▸ **What is expected**:
Could you lay out every line of the rows below as a Markdown table with two columns, No. for the line number and Line for the line itself, leaving out blank lines?

▸ **Records for processing**:
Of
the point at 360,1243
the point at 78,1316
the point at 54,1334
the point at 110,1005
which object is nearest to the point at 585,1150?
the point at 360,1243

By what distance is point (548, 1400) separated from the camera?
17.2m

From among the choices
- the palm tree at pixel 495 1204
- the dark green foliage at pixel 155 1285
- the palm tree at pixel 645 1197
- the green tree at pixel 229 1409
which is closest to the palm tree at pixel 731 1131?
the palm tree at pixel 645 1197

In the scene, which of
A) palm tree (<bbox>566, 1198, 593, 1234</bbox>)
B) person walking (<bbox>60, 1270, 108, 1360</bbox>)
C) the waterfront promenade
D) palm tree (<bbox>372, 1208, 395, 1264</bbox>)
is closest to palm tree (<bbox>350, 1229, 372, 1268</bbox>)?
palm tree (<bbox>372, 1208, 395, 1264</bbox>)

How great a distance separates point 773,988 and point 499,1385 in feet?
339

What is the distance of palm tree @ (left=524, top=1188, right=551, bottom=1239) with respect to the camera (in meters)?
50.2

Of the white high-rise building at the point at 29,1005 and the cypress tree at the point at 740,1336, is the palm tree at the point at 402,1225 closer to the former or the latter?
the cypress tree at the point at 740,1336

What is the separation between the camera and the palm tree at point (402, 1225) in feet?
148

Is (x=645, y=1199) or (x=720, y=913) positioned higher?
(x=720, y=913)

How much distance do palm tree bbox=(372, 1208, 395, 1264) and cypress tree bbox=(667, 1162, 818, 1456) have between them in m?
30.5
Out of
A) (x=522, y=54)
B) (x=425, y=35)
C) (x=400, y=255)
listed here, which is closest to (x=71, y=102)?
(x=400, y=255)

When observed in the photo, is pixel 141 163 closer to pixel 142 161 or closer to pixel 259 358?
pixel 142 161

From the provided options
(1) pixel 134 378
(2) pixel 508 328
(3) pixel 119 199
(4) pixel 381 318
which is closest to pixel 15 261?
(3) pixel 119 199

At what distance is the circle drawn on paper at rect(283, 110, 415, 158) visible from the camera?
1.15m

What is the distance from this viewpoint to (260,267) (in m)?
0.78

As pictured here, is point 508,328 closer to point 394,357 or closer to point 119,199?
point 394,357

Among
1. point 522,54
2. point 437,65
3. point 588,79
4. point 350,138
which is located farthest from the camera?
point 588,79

▸ **Exercise solution**:
| No. | Line |
|---|---|
| 1 | Of |
| 2 | the point at 360,1243 |
| 3 | the point at 78,1316 |
| 4 | the point at 54,1334 |
| 5 | the point at 110,1005 |
| 6 | which object is nearest to the point at 585,1150? |
| 7 | the point at 360,1243 |
| 8 | By what distance is point (548, 1400) separated from the camera? |
| 9 | 17.2m |
| 10 | From among the choices |
| 11 | - the palm tree at pixel 495 1204 |
| 12 | - the dark green foliage at pixel 155 1285 |
| 13 | - the palm tree at pixel 645 1197 |
| 14 | - the green tree at pixel 229 1409 |
| 15 | which is closest to the palm tree at pixel 731 1131? |
| 16 | the palm tree at pixel 645 1197 |
| 17 | In the scene, which of |
| 18 | A) palm tree (<bbox>566, 1198, 593, 1234</bbox>) |
| 19 | B) person walking (<bbox>60, 1270, 108, 1360</bbox>) |
| 20 | C) the waterfront promenade |
| 21 | D) palm tree (<bbox>372, 1208, 395, 1264</bbox>) |
| 22 | is closest to palm tree (<bbox>350, 1229, 372, 1268</bbox>)? |
| 23 | palm tree (<bbox>372, 1208, 395, 1264</bbox>) |
| 24 | How great a distance separates point 773,988 and point 499,1385 in feet? |
| 25 | 339 |
| 26 | What is the distance of palm tree @ (left=524, top=1188, right=551, bottom=1239) with respect to the camera (in meters)? |
| 27 | 50.2 |
| 28 | Of the white high-rise building at the point at 29,1005 and the cypress tree at the point at 740,1336, is the palm tree at the point at 402,1225 closer to the former or the latter? |
| 29 | the cypress tree at the point at 740,1336 |
| 30 | What is the separation between the camera and the palm tree at point (402, 1225) in feet? |
| 31 | 148 |
| 32 | Is (x=645, y=1199) or (x=720, y=913) positioned higher? |
| 33 | (x=720, y=913) |
| 34 | How much distance do palm tree bbox=(372, 1208, 395, 1264) and cypress tree bbox=(667, 1162, 818, 1456) have between them in m? |
| 35 | 30.5 |
| 36 | Out of |
| 37 | A) (x=522, y=54) |
| 38 | B) (x=425, y=35) |
| 39 | C) (x=400, y=255) |
| 40 | listed here, which is closest to (x=71, y=102)? |
| 41 | (x=400, y=255) |
| 42 | When observed in the photo, is pixel 141 163 closer to pixel 142 161 or closer to pixel 259 358? |
| 43 | pixel 142 161 |
| 44 | From the provided options |
| 45 | (1) pixel 134 378 |
| 46 | (2) pixel 508 328 |
| 47 | (3) pixel 119 199 |
| 48 | (4) pixel 381 318 |
| 49 | which is closest to pixel 15 261? |
| 50 | (3) pixel 119 199 |
| 51 | At what distance is the circle drawn on paper at rect(283, 110, 415, 158) visible from the camera? |
| 52 | 1.15m |
| 53 | What is the distance from this viewpoint to (260,267) (in m)? |
| 54 | 0.78 |
| 55 | As pictured here, is point 508,328 closer to point 394,357 or closer to point 119,199? |
| 56 | point 394,357 |
| 57 | Among |
| 58 | 1. point 522,54 |
| 59 | 2. point 437,65 |
| 60 | 3. point 588,79 |
| 61 | 4. point 350,138 |
| 62 | which is located farthest from the camera? |
| 63 | point 588,79 |